Dresdner Neueste Nachrichten (DNN) - Christian Ruf (Mar 2025)

4 March 2025 

Live review – Sogar ein Ausflug in Blues-Gefilde war drin (A Foray Into Blues Territory) (English translation follows German original). “Munter wechselte McQuaid im Verlauf des Abends zwischen akustischer und elektrischer Gitarren, hier und da entlockte sie auch Trommel und aparte Töne.” (McQuaid switched deftly between acoustic and electric guitars, occasionally moving to piano and percussion to create distinctive sounds.)

https://www.dnn.de/kultur/regional/sarah-mcquaid-im-dixiebahnhof-dresden-GQUB3JXBWRDXBJMLXDGVOKJC74.html

Thanks to Alison Moffat-McLynn for the translation below!
A Foray Into Blues Territory
Singer/songwriter Sarah McQuaid delighted the audience at her concert at Dixiebahnhof. One song even transformed the venue into a kind of Noah’s Ark.

Dresden – Alongside Finnish, Chinese and Japanese, German has a notorious reputation as one of the tricker, if not downright difficult, languages of the world. Take gendered nouns, for instance. Sometimes the same word has one gender during the day and another in the evening – like “der Weizen” (wheat) and “das Korn” (grain), which switch to “das Weizen” (wheat beer) and “der Korn” (grain schnapps) as sundowner time approaches. Singer Sarah McQuaid, born in Spain, raised in the USA and today living in Cornwall, England, used to be confused  to hear her German audiences laughing when she described her husband as Irish, or “Ire” with a long I; one slip into a short I, and he promptly became “irre”, or “crazy”. At her concert, most of her song introductions were in English, with the occasional pre-prepared text in German. The audience learnt that “gemütlich” (cosy, homely)  is her second favourite German word after the much-used “genau” (precisely, absolutely).
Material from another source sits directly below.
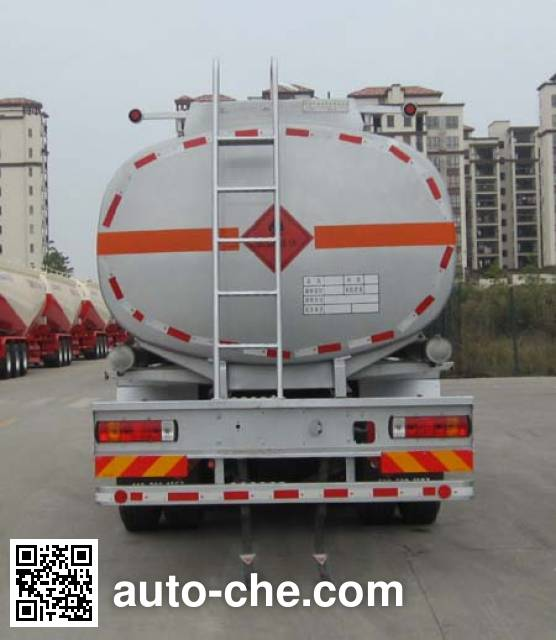 CIMC ZJV5250GYYSZCA oil tank truck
Stories and anecdotes like these brought a touchingly personal and human note to Sarah McQuaid’s concert at Dixiebahnhof. In keeping with this picture, at the end of the concert she thanked all the members of the nonprofit organisation by name and omitted nobody, right down to the bar staff and the team making the rolls and snacks in the kitchen. Immediately after McQuaid’s encore, a visibly moved member of the staff informed the audience that it was the first time in the long history of the “cultural centre in North Dresden” that an artist had expressed such personal thanks.

The concert opened with an instrumental on electric guitar entitled “Day of Wrath”, in a mood that recalled the first bars of The Doors’ “The End” or the rising chord sequence of the prelude to Wagner’s “Rheingold”. As the evening progressed, McQuaid switched deftly between acoustic and electric guitars, occasionally moving to piano and percussion to create distinctive sounds. The programme offered a wealth of carefully considered songs and tunes. “Slowing Down” is a remarkable excursion into the blues as a nod to the singer’s youth in Chicago, a city famous for its unique blues style.
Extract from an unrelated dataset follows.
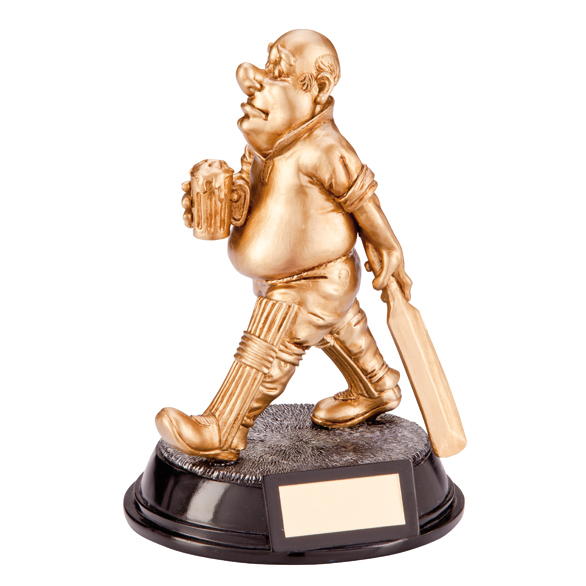 The Beer Belly Cricket Award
In one song, explained by McQuaid as inspired by the miaowing of a cat, she asked the audience to imitate said animal as well as screech like a pheasant and echo various other animals. The audience joined in with a will and clearly had fun following McQuaid’s instructions, turning Dixiebahnhof into a mini Noah’s Ark. The song “If We Dig” came to her in a sandpit as she watched her young son digging a bigger and bigger hole. Any listeners interpreting “Don’t dig deeper, it could get dangerous” as a warning about overweening human arrogance, including towards the natural world, would be pretty close to the mark.
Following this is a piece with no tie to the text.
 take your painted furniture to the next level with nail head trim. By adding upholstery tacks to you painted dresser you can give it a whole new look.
Today that son is grown. And lo and behold, he is a qualified archaeologist and still digging away, hopefully with his mother’s warning in his ears. Ethereal notes were struck in “Tug of the Moon”, again inspired by a newspaper article on the Moon’s gravitational pull, which is causing gradual and minimal slowing of the Earth’s rotation.

McQuaid moved to the piano for “Fake Plastic Trees”, a cover of one of Radiohead’s big hits from 1995 and a profound reflection on the artificiality of a world made of plastic. The lyrics capture Radiohead singer Thom Yorke’s thoughts about the Canary Wharf district in East London; plans to transform its derelict docklands on the banks of the Thames into a business quarter stalled, and for a long time the area was occupied only by artificial plants. “In the Pines”, an old folk song from the US, was a favourite of McQuaid’s mother.

Also known as “Black Girl”, “The Longest Train I Ever Saw” and “Where Did You Sleep Last Night”, the song has been extended, varied and reinterpreted countless times by artists from Joan Baez to Dolly Parton and even Nirvana. Its lyrics reference a mysterious long train, which may be a symbol of time itself in solid form; a decapitated body as testimony to a violent death; and a constant question of where the singer’s love spent last night, and constant return to the dark, impenetrable forest: “In the pines, in the pines / where the sun never shines.”